Die britische Notenbank denkt über einen ungewöhnlichen Schritt nach: Auf zukünftigen Banknoten könnten statt historischer Persönlichkeiten erstmals Tiere und Naturmotive erscheinen. Damit würden die bekannten Porträts berühmter Briten – etwa von Politikern, Schriftstellern oder Wissenschaftlern – möglicherweise bald Geschichte sein.
Im Zentrum der Überlegungen der Bank of England steht die Frage, wie die nächste Generation britischer Banknoten gestaltet werden soll. Neben klassischen Motiven wie bedeutenden Persönlichkeiten werden nun auch Tierarten und Naturlandschaften als mögliche Alternativen diskutiert.
Otter statt Churchill?
Bislang zieren bekannte Persönlichkeiten die Rückseiten der britischen Banknoten. So ist etwa der ehemalige Premierminister Winston Churchill auf der 5-Pfund-Note abgebildet. Auch Schriftstellerinnen, Wissenschaftler und Künstler wurden in der Vergangenheit auf den Geldscheinen verewigt.

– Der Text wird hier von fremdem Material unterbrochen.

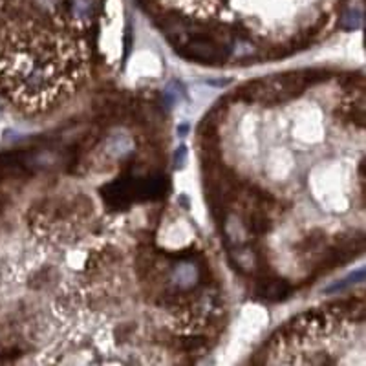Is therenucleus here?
<instances>
[{
	"label": "nucleus",
	"mask_w": 366,
	"mask_h": 366,
	"mask_svg": "<svg viewBox=\"0 0 366 366\" xmlns=\"http://www.w3.org/2000/svg\"><path fill=\"white\" fill-rule=\"evenodd\" d=\"M295 291V286L286 278L277 277L273 271L262 273L256 277L255 293L266 302H282Z\"/></svg>",
	"instance_id": "nucleus-1"
},
{
	"label": "nucleus",
	"mask_w": 366,
	"mask_h": 366,
	"mask_svg": "<svg viewBox=\"0 0 366 366\" xmlns=\"http://www.w3.org/2000/svg\"><path fill=\"white\" fill-rule=\"evenodd\" d=\"M175 343L183 352H198L209 344V337L207 335H182V337H176Z\"/></svg>",
	"instance_id": "nucleus-3"
},
{
	"label": "nucleus",
	"mask_w": 366,
	"mask_h": 366,
	"mask_svg": "<svg viewBox=\"0 0 366 366\" xmlns=\"http://www.w3.org/2000/svg\"><path fill=\"white\" fill-rule=\"evenodd\" d=\"M362 277H365V273H362V269H359V271H355V273H353V275H350V277L344 278L343 282H337L335 286L328 288L326 293H333V291L344 290V288H348V286H352V284H355V282L362 281Z\"/></svg>",
	"instance_id": "nucleus-4"
},
{
	"label": "nucleus",
	"mask_w": 366,
	"mask_h": 366,
	"mask_svg": "<svg viewBox=\"0 0 366 366\" xmlns=\"http://www.w3.org/2000/svg\"><path fill=\"white\" fill-rule=\"evenodd\" d=\"M341 26H343L344 30H355V28L361 26V15H359V11H355V9L348 11V13L343 17Z\"/></svg>",
	"instance_id": "nucleus-5"
},
{
	"label": "nucleus",
	"mask_w": 366,
	"mask_h": 366,
	"mask_svg": "<svg viewBox=\"0 0 366 366\" xmlns=\"http://www.w3.org/2000/svg\"><path fill=\"white\" fill-rule=\"evenodd\" d=\"M324 247H326V235H324V231L313 229L302 238L297 249H299V253H319V251H324Z\"/></svg>",
	"instance_id": "nucleus-2"
}]
</instances>
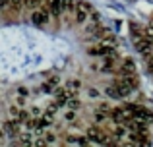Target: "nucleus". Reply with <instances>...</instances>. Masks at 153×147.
Returning <instances> with one entry per match:
<instances>
[{"mask_svg": "<svg viewBox=\"0 0 153 147\" xmlns=\"http://www.w3.org/2000/svg\"><path fill=\"white\" fill-rule=\"evenodd\" d=\"M89 14H91V6L85 2H79L78 0V6H76L74 10V19L76 23H85L87 19H89Z\"/></svg>", "mask_w": 153, "mask_h": 147, "instance_id": "f03ea898", "label": "nucleus"}, {"mask_svg": "<svg viewBox=\"0 0 153 147\" xmlns=\"http://www.w3.org/2000/svg\"><path fill=\"white\" fill-rule=\"evenodd\" d=\"M146 35L151 39V41H153V21L149 23V25H146Z\"/></svg>", "mask_w": 153, "mask_h": 147, "instance_id": "1a4fd4ad", "label": "nucleus"}, {"mask_svg": "<svg viewBox=\"0 0 153 147\" xmlns=\"http://www.w3.org/2000/svg\"><path fill=\"white\" fill-rule=\"evenodd\" d=\"M111 106L107 105V103H103V105H99L97 106V110H95V118H97V120H103L105 116H108V114H111Z\"/></svg>", "mask_w": 153, "mask_h": 147, "instance_id": "423d86ee", "label": "nucleus"}, {"mask_svg": "<svg viewBox=\"0 0 153 147\" xmlns=\"http://www.w3.org/2000/svg\"><path fill=\"white\" fill-rule=\"evenodd\" d=\"M107 95H111L112 99H120V97H122L116 85H108V87H107Z\"/></svg>", "mask_w": 153, "mask_h": 147, "instance_id": "6e6552de", "label": "nucleus"}, {"mask_svg": "<svg viewBox=\"0 0 153 147\" xmlns=\"http://www.w3.org/2000/svg\"><path fill=\"white\" fill-rule=\"evenodd\" d=\"M126 109L132 112V116L136 118V120H142V122H153V112L151 110H147V109H143V106H140V105H126Z\"/></svg>", "mask_w": 153, "mask_h": 147, "instance_id": "f257e3e1", "label": "nucleus"}, {"mask_svg": "<svg viewBox=\"0 0 153 147\" xmlns=\"http://www.w3.org/2000/svg\"><path fill=\"white\" fill-rule=\"evenodd\" d=\"M130 33H132V39H134V41H138V39H142V37H147L146 27H142L136 21H130Z\"/></svg>", "mask_w": 153, "mask_h": 147, "instance_id": "39448f33", "label": "nucleus"}, {"mask_svg": "<svg viewBox=\"0 0 153 147\" xmlns=\"http://www.w3.org/2000/svg\"><path fill=\"white\" fill-rule=\"evenodd\" d=\"M89 97H99V93H97V89H89Z\"/></svg>", "mask_w": 153, "mask_h": 147, "instance_id": "9d476101", "label": "nucleus"}, {"mask_svg": "<svg viewBox=\"0 0 153 147\" xmlns=\"http://www.w3.org/2000/svg\"><path fill=\"white\" fill-rule=\"evenodd\" d=\"M151 21H153V14H151Z\"/></svg>", "mask_w": 153, "mask_h": 147, "instance_id": "9b49d317", "label": "nucleus"}, {"mask_svg": "<svg viewBox=\"0 0 153 147\" xmlns=\"http://www.w3.org/2000/svg\"><path fill=\"white\" fill-rule=\"evenodd\" d=\"M128 72H136V64L132 58H124V62L120 64V74H128Z\"/></svg>", "mask_w": 153, "mask_h": 147, "instance_id": "0eeeda50", "label": "nucleus"}, {"mask_svg": "<svg viewBox=\"0 0 153 147\" xmlns=\"http://www.w3.org/2000/svg\"><path fill=\"white\" fill-rule=\"evenodd\" d=\"M120 78H122V81L126 83L128 87H130L132 91L136 89V87L140 85V78H138V74L136 72H128V74H120Z\"/></svg>", "mask_w": 153, "mask_h": 147, "instance_id": "20e7f679", "label": "nucleus"}, {"mask_svg": "<svg viewBox=\"0 0 153 147\" xmlns=\"http://www.w3.org/2000/svg\"><path fill=\"white\" fill-rule=\"evenodd\" d=\"M111 116H112V120H114L116 124H126L128 120L134 118V116H132V112L126 109V106H124V109H120V106H118V109H112L111 110Z\"/></svg>", "mask_w": 153, "mask_h": 147, "instance_id": "7ed1b4c3", "label": "nucleus"}]
</instances>
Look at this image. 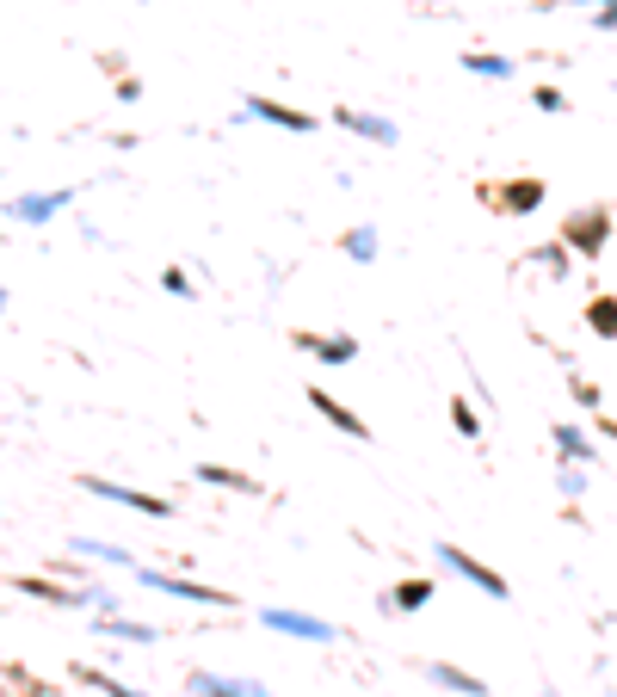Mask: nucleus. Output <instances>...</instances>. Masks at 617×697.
<instances>
[{
  "mask_svg": "<svg viewBox=\"0 0 617 697\" xmlns=\"http://www.w3.org/2000/svg\"><path fill=\"white\" fill-rule=\"evenodd\" d=\"M568 253H587V260H599L605 241H611V210L605 204H587V210H574L568 216V229H562Z\"/></svg>",
  "mask_w": 617,
  "mask_h": 697,
  "instance_id": "f257e3e1",
  "label": "nucleus"
},
{
  "mask_svg": "<svg viewBox=\"0 0 617 697\" xmlns=\"http://www.w3.org/2000/svg\"><path fill=\"white\" fill-rule=\"evenodd\" d=\"M260 623H266V630H278V636H297V642H321V648H328V642H340V630H334L328 617L284 611V605H266V611H260Z\"/></svg>",
  "mask_w": 617,
  "mask_h": 697,
  "instance_id": "f03ea898",
  "label": "nucleus"
},
{
  "mask_svg": "<svg viewBox=\"0 0 617 697\" xmlns=\"http://www.w3.org/2000/svg\"><path fill=\"white\" fill-rule=\"evenodd\" d=\"M439 562L451 568V574H463L469 586H482V593L488 599H506V580L488 568V562H476V556H469V549H457V543H439Z\"/></svg>",
  "mask_w": 617,
  "mask_h": 697,
  "instance_id": "7ed1b4c3",
  "label": "nucleus"
},
{
  "mask_svg": "<svg viewBox=\"0 0 617 697\" xmlns=\"http://www.w3.org/2000/svg\"><path fill=\"white\" fill-rule=\"evenodd\" d=\"M142 580H149L155 586V593H173V599H186V605H235V593H216V586H198V580H179V574H161V568H149V574H142Z\"/></svg>",
  "mask_w": 617,
  "mask_h": 697,
  "instance_id": "20e7f679",
  "label": "nucleus"
},
{
  "mask_svg": "<svg viewBox=\"0 0 617 697\" xmlns=\"http://www.w3.org/2000/svg\"><path fill=\"white\" fill-rule=\"evenodd\" d=\"M87 488L105 494V500H118L130 512H142V519H173V500H155V494H142V488H124V482H99V475H87Z\"/></svg>",
  "mask_w": 617,
  "mask_h": 697,
  "instance_id": "39448f33",
  "label": "nucleus"
},
{
  "mask_svg": "<svg viewBox=\"0 0 617 697\" xmlns=\"http://www.w3.org/2000/svg\"><path fill=\"white\" fill-rule=\"evenodd\" d=\"M482 198H494V210L506 216H531L543 204V179H506V186H488Z\"/></svg>",
  "mask_w": 617,
  "mask_h": 697,
  "instance_id": "423d86ee",
  "label": "nucleus"
},
{
  "mask_svg": "<svg viewBox=\"0 0 617 697\" xmlns=\"http://www.w3.org/2000/svg\"><path fill=\"white\" fill-rule=\"evenodd\" d=\"M247 118L278 124V130H290V136H309V130H315V112H297V105H284V99H247Z\"/></svg>",
  "mask_w": 617,
  "mask_h": 697,
  "instance_id": "0eeeda50",
  "label": "nucleus"
},
{
  "mask_svg": "<svg viewBox=\"0 0 617 697\" xmlns=\"http://www.w3.org/2000/svg\"><path fill=\"white\" fill-rule=\"evenodd\" d=\"M290 346L315 352L321 364H352V358H358V340H352V334H309V327H297V334H290Z\"/></svg>",
  "mask_w": 617,
  "mask_h": 697,
  "instance_id": "6e6552de",
  "label": "nucleus"
},
{
  "mask_svg": "<svg viewBox=\"0 0 617 697\" xmlns=\"http://www.w3.org/2000/svg\"><path fill=\"white\" fill-rule=\"evenodd\" d=\"M309 408H315L321 420H328L334 432H346V438H371V426H365V420H358V414L346 408V401H340V395H328V389H309Z\"/></svg>",
  "mask_w": 617,
  "mask_h": 697,
  "instance_id": "1a4fd4ad",
  "label": "nucleus"
},
{
  "mask_svg": "<svg viewBox=\"0 0 617 697\" xmlns=\"http://www.w3.org/2000/svg\"><path fill=\"white\" fill-rule=\"evenodd\" d=\"M426 679H432V685H445V691H457V697H488V679L451 667V660H426Z\"/></svg>",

Doch künftig könnten Tiere wie Otter, Papageientaucher oder andere typische Arten der britischen Inseln in den Fokus rücken. Ziel wäre es, die Vielfalt der Natur Großbritanniens stärker hervorzuheben.
Öffentliche Beteiligung geplant
Die Bank of England plant, die Öffentlichkeit in die Entscheidung einzubeziehen. Bürgerinnen und Bürger sollen Vorschläge für mögliche Motive einreichen können. Neben Tieren stehen auch andere Themen wie Natur, Architektur oder kulturelle Symbole zur Diskussion.
Mit dieser offenen Debatte will die Notenbank herausfinden, welche Motive die Menschen im Vereinigten Königreich künftig auf ihren Banknoten sehen möchten.
Tradition mit prominenten Gesichtern
Seit Jahrzehnten haben britische Banknoten eine klare Tradition: Neben dem Porträt des jeweiligen Monarchen – aktuell King Charles III – zeigen sie auf der Rückseite berühmte Persönlichkeiten aus Geschichte, Wissenschaft oder Kultur.
Zu den bekanntesten Motiven gehörten etwa der Physiker Isaac Newton, die Schriftstellerin Jane Austen oder der Ökonom Adam Smith.
Symbolik statt Biografie
Sollten künftig Tiere oder Naturmotive gewählt werden, würde sich die Symbolik der Banknoten deutlich verändern. Statt einzelner Biografien würde dann stärker das Naturerbe Großbritanniens im Mittelpunkt stehen.
Beobachter sehen darin auch einen Versuch, Banknoten moderner und inklusiver zu gestalten. Naturmotive könnten breiter akzeptiert werden als die Auswahl einzelner historischer Persönlichkeiten, die oft politische oder gesellschaftliche Debatten auslösen.
Entscheidung steht noch aus
Ob tatsächlich bald Otter, Vögel oder andere Tiere die britischen Banknoten schmücken, ist jedoch noch offen. Die Bank of England befindet sich derzeit in einer frühen Phase der Diskussion.
Fest steht jedoch: Die Gestaltung von Geldscheinen bleibt nicht nur eine technische, sondern auch eine kulturelle Entscheidung – und spiegelt immer auch wider, welche Werte und Symbole eine Gesellschaft auf ihrem Geld sehen möchte.